Si dice che molto tempo fa, sotto il sole cocente del Madagascar, una donna ricevette un sogno dagli spiriti della foresta. Le apparve un albero sacro, profumato di sabbia e di sale, il cui legno, se accarezzato sulla pelle, l’avrebbe protetta dal male e dal calore”.

È così che, secondo una leggenda sussurrata da generazioni di madri alle loro figlie, è nato il masonjoany: non solo una pasta profumata da stendere sul volto, ma un atto di memoria e resistenza. Un gesto che protegge, decora, guarisce. E custodisce l’identità delle donne come un segreto inciso sulla pelle.

Quella leggenda mi ha sempre affascinata. Da tempo desideravo incontrare le donne che ancora oggi ne custodiscono il significato, attraverso un gesto così antico e potente.

 

 

Ma cos’è davvero il masonjoany? E perché continua a essere profondamente radicato nella vita quotidiana?

Cos’è il masonjoany?

Il masonjoany è una pasta cosmetica tradizionale, di colore giallo ocra o bianco, che non appartiene a tutte le donne malgasce, ma che resiste con fierezza nelle comunità della costa nord-occidentale del Madagascar. Si ottiene grattugiando il legno di alcune piante sacre, come l’agnasoa o il famelona, e miscelandolo con acqua fino a formare una crema densa e profumata. A seconda della zona, viene preparato con legni profumati come il famelona o il cosiddetto ‘sandalo malgascio’, che ricorda il sandalo indiano ma appartiene a specie autoctone.

Si usa come protezione solare naturale, ma anche come trattamento di bellezza, espressione culturale e rito identitario.

Le origini e le etnie che lo tramandano

Il masonjoany ha radici antiche.

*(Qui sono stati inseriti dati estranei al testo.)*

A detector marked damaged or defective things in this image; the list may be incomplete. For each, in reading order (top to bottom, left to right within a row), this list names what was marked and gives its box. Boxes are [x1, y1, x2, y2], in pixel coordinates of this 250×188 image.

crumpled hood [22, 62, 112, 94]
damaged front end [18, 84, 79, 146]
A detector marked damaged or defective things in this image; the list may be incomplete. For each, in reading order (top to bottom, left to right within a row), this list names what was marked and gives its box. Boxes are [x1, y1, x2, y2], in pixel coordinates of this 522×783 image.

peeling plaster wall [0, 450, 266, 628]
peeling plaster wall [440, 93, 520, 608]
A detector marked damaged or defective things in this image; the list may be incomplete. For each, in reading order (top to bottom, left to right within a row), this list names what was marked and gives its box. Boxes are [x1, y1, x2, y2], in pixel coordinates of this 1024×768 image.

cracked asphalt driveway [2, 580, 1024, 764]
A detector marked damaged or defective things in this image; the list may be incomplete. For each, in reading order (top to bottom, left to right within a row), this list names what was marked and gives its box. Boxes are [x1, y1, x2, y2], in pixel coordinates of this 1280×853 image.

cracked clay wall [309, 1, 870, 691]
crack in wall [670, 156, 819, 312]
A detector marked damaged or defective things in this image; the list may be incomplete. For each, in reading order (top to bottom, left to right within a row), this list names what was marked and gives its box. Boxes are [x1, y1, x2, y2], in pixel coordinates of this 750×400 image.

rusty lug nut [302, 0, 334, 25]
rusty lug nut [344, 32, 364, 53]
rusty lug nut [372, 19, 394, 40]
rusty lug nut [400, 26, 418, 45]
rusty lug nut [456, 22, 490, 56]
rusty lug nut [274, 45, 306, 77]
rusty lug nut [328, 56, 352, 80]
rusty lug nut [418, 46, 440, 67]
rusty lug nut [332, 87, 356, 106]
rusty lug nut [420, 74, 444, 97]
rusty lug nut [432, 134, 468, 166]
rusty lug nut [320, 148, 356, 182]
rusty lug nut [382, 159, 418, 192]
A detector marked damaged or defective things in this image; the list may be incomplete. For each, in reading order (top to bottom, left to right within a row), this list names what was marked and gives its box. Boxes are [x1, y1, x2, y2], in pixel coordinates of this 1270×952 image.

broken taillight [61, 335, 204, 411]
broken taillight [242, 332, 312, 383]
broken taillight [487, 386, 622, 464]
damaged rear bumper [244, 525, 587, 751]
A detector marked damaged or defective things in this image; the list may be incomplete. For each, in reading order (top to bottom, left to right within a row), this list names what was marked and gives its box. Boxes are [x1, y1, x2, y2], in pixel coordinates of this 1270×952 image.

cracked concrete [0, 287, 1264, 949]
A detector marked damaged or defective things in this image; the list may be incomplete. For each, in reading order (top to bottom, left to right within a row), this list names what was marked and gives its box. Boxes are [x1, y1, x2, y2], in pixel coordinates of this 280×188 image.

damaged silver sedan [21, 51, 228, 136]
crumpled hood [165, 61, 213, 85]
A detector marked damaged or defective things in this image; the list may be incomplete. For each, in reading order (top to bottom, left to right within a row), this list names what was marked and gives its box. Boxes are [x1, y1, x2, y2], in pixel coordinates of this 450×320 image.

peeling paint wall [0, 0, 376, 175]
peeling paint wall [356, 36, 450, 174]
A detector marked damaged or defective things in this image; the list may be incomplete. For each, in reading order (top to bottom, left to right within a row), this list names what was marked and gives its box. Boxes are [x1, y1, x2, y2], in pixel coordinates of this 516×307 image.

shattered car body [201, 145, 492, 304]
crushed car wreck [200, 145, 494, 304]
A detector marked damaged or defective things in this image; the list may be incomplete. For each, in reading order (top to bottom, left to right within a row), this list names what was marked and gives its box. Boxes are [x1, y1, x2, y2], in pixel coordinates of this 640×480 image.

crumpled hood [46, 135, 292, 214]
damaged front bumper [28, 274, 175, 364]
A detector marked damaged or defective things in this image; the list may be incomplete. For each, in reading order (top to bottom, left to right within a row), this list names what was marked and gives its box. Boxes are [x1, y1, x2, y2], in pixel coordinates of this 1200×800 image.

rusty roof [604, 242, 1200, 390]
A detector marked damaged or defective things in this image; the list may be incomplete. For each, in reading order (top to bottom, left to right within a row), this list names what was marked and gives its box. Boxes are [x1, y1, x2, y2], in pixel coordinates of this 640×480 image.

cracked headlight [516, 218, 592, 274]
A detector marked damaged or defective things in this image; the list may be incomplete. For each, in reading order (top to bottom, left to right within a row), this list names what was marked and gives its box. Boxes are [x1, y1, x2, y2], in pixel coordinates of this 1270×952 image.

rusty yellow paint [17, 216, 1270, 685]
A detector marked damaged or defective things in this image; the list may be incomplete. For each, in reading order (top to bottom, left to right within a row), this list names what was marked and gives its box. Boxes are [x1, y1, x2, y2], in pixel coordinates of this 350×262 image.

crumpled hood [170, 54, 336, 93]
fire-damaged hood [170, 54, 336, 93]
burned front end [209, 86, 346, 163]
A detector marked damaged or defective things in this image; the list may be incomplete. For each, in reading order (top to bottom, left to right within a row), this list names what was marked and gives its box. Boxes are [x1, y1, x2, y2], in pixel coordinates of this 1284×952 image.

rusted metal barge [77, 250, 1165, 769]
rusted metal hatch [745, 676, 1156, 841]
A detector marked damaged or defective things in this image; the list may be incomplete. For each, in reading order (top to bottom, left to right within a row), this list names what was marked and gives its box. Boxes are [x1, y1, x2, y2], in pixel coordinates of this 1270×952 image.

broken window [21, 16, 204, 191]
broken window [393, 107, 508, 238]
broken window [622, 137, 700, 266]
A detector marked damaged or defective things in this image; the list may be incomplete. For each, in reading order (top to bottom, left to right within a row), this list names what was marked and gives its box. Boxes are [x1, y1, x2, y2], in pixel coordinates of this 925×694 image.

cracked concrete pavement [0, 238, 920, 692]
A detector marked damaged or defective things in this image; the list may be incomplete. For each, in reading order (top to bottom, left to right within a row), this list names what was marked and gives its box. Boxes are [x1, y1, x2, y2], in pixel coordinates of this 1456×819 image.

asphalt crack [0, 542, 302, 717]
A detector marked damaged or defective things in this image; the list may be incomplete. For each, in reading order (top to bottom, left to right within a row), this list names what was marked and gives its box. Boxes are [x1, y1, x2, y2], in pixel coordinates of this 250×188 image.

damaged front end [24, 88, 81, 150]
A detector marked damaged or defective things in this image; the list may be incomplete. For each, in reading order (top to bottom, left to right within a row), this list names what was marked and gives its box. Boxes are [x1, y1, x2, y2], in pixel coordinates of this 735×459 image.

È diffuso soprattutto nel nord del Madagascar, in particolare tra le donne Sakalava, Vezo e Antakarana, e in alcune zone di Nosy Be e Diego Suarez.

Le donne lo applicano ogni mattina, prima di uscire, o in occasione di cerimonie, feste religiose o funerali. In alcuni casi lo indossano anche i bambini, come protezione durante le ore più calde.

 

I disegni e i simboli: ogni volto è un racconto

Il masonjoany non è mai uguale. Se quello base copre l’intero volto (soprattutto naso, guance e fronte), alcune donne lo impreziosiscono con disegni geometrici o floreali, usando uno stecco o un bastoncino appuntito.

Fiori, stelle, foglie: simboleggiano bellezza, fertilità e connessione con la natura.

Linee e cerchi: evocano protezione, equilibrio e armonia. I puntini simboleggiano una connessione con gli spiriti degli antenati e si ritiene che proteggano da energie negative.

Simboli tribali: ogni etnia ha i suoi motivi ricorrenti, tramandati da madre a figlia. Talvolta applicati in occasione della pubertà, segnano il passaggio all’età adulta.

Bellezza rituale: spesso applicati durante le cerimonie, rappresentano grazia, fertilità e identità femminile. Sono portati con orgoglio per sottolineare la bellezza, la giovinezza e il valore delle ragazze.

Mentre attraversavamo i villaggi del nord del Madagascar, non ho potuto fare a meno di ricordare un altro viaggio, dall’altra parte del mondo: in Myanmar. Anche lì, le donne, e persino i bambini, si dipingono il volto con una pasta chiara ottenuta dal legno di sandalo, chiamata thanaka. Lo applicano con cura sulle guance e sulla fronte, in cerchi, foglie, fiori.

La funzione è simile: proteggere la pelle dal sole, decorare il volto, ma anche raccontare chi si è. È affascinante vedere come, pur così distanti, due culture abbiano sviluppato tradizioni così simili. Proprio come il masonjoany, il thanaka è molto più di un cosmetico: è un rituale quotidiano, un simbolo d’identità e appartenenza, che resiste anche oggi, nonostante il tempo e il cambiamento.

Sulle guance delle donne, il masonjoany non è solo tradizione: è un linguaggio silenzioso, una mappa identitaria disegnata con la luce del sole e la polvere degli alberi.